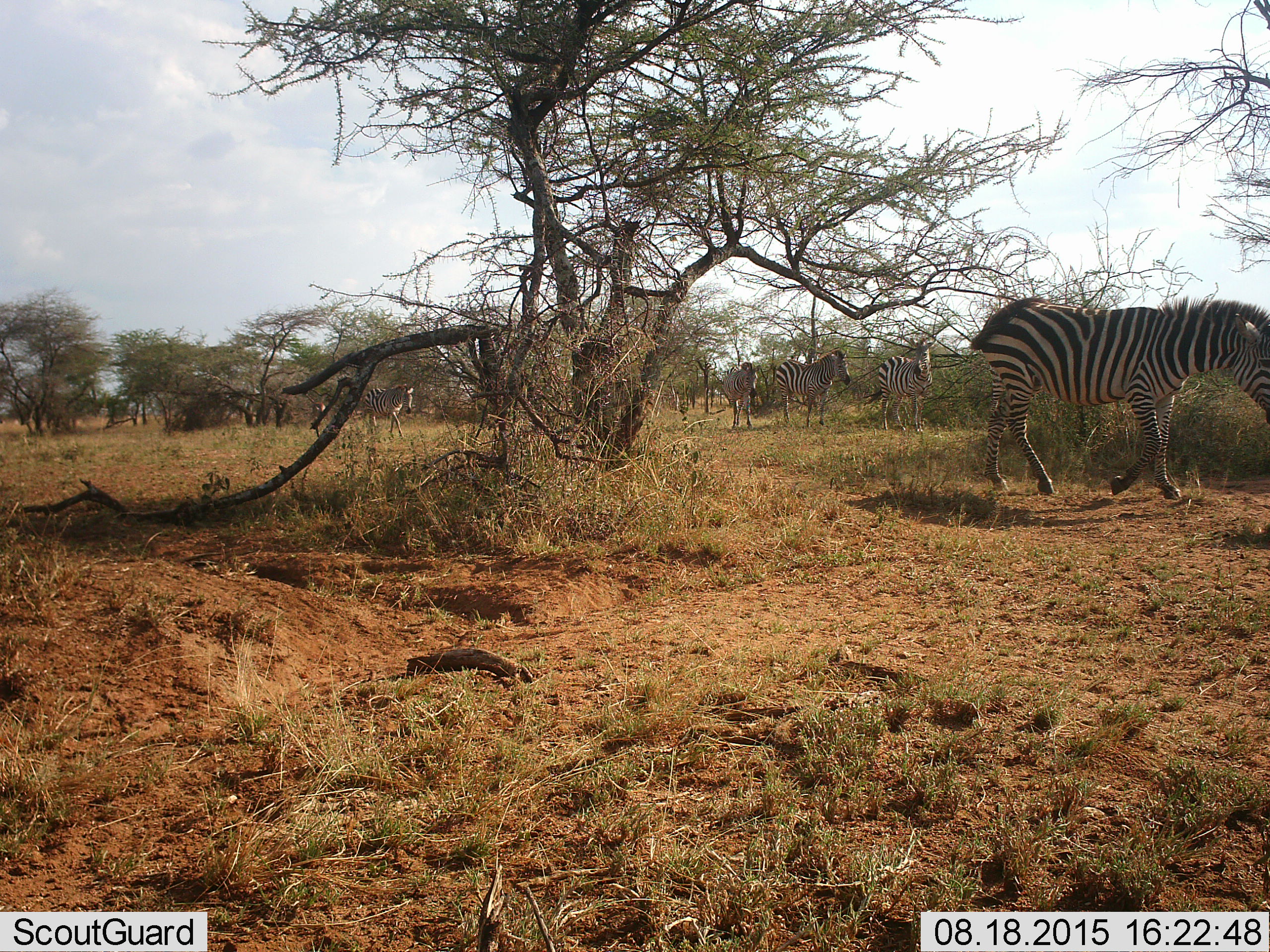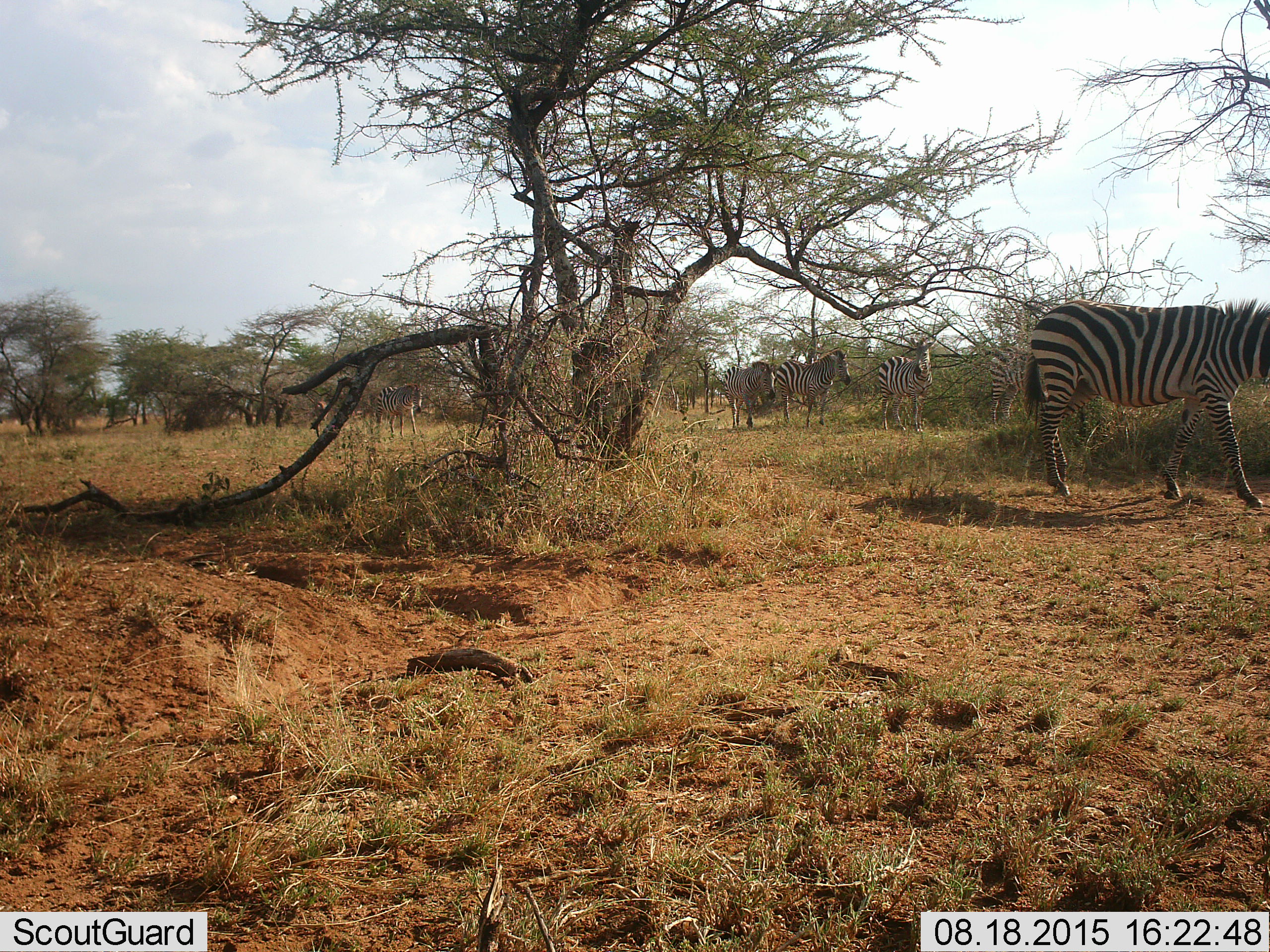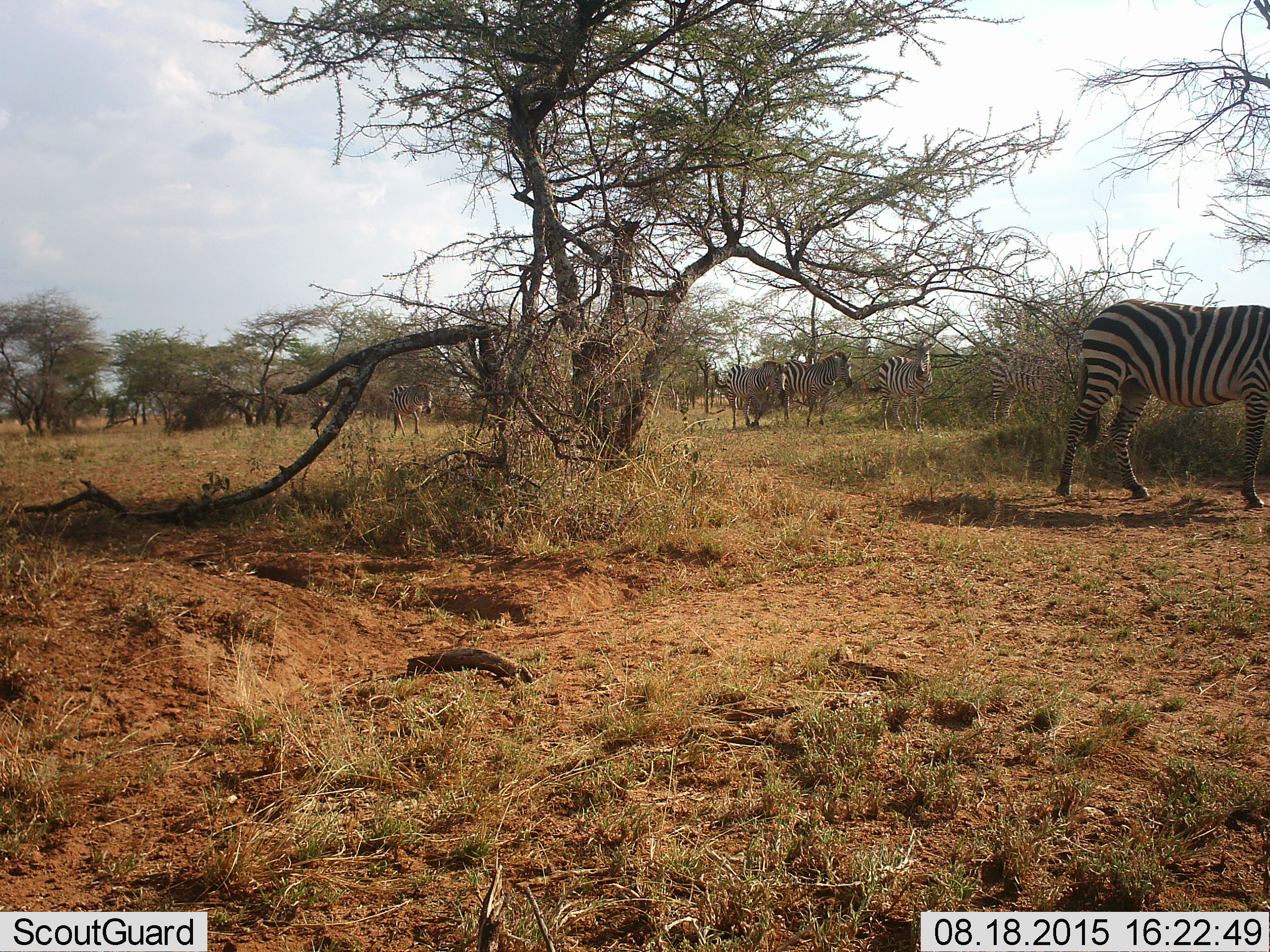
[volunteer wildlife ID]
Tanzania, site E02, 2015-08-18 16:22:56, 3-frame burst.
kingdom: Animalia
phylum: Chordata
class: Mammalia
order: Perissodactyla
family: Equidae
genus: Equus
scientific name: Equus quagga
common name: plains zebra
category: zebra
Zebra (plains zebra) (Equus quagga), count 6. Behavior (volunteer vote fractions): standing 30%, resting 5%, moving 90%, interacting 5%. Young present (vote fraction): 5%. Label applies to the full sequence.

━━━━━━

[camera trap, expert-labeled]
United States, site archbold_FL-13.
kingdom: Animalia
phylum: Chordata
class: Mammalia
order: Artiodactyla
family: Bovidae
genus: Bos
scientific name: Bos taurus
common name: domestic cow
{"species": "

━━━━━━

# EXERCISE PROMPT
Your answer should consist of the lines from the listing that hold the word "name".

# ANSWER SPACE
scientific name: Equus quagga
common name: plains zebra
scientific name: Bos taurus
common name: domestic cow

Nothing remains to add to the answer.